COSA FARE
Puoi riportare il brano del testo da leggere che parte da "Ok, parti da" e prosegue fino a "altri la disamina.", cambiando ogni "decisioni" in "scelte"?

TESTO DA LEGGERE
**********
Ok, parti da Valigia Blu che a febbraio ci ha dedicato un approfondimento. Dopodiché, passa ad un pezzo di Massimo Mantellini per Il Post e chiudi con le reazioni dei politici italiani raccolte da Fabio Chiusi.
"Non ho voglia di soffermarmi sulle decisioni prese oggi a Bruxelles. Sono questioni tecniche e difficili per tutti. Sono, per quanto mi riguarda, se proprio dovessi fare una sintesi, decisioni stupide (perché non porteranno a niente di concreto) e potenzialmente pericolose per tutti noi. Ma lascio ad altri la disamina.
**********
RECORD
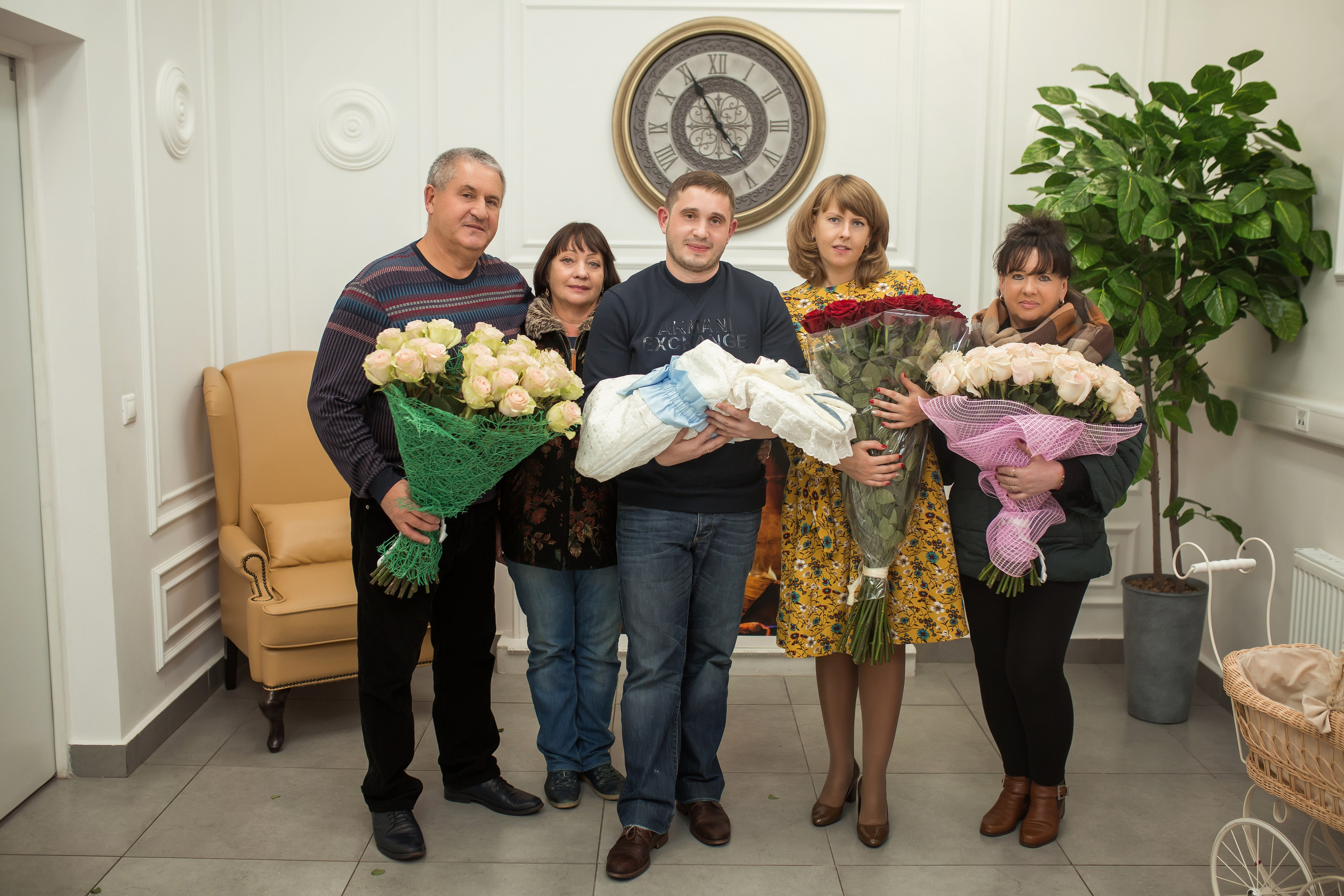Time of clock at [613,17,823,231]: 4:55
**********
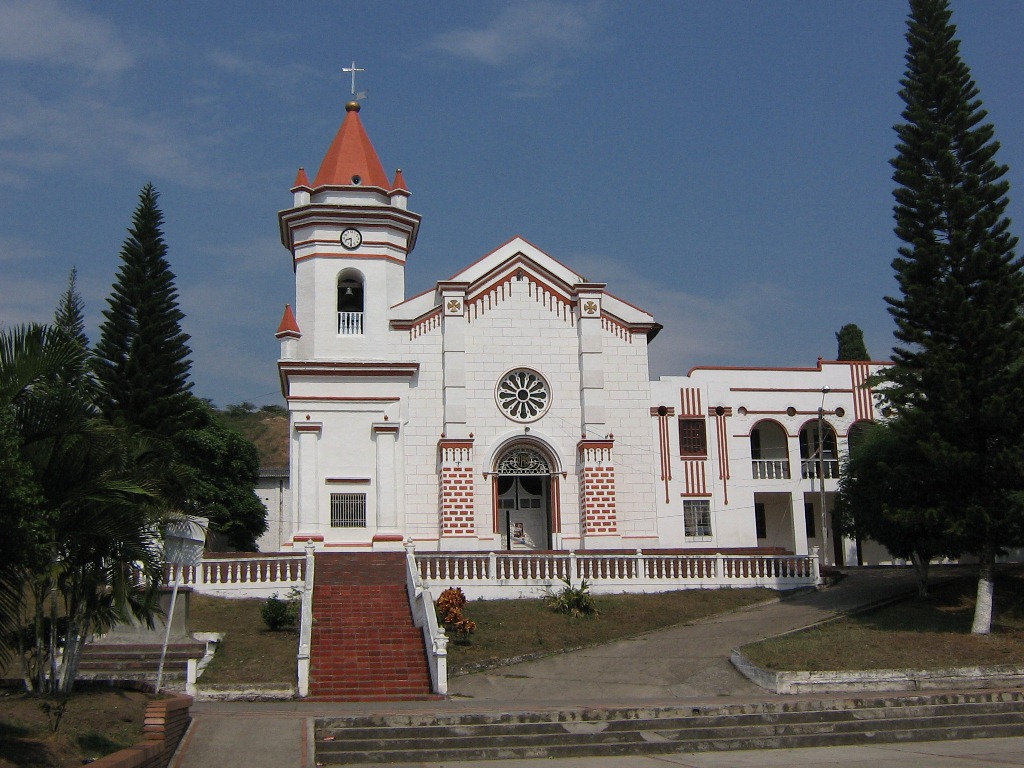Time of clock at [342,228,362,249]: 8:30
**********
COMPITO SVOLTO
Ok, parti da Valigia Blu che a febbraio ci ha dedicato un approfondimento. Dopodiché, passa ad un pezzo di Massimo Mantellini per Il Post e chiudi con le reazioni dei politici italiani raccolte da Fabio Chiusi.
"Non ho voglia di soffermarmi sulle scelte prese oggi a Bruxelles. Sono questioni tecniche e difficili per tutti. Sono, per quanto mi riguarda, se proprio dovessi fare una sintesi, scelte stupide (perché non porteranno a niente di concreto) e potenzialmente pericolose per tutti noi. Ma lascio ad altri la disamina.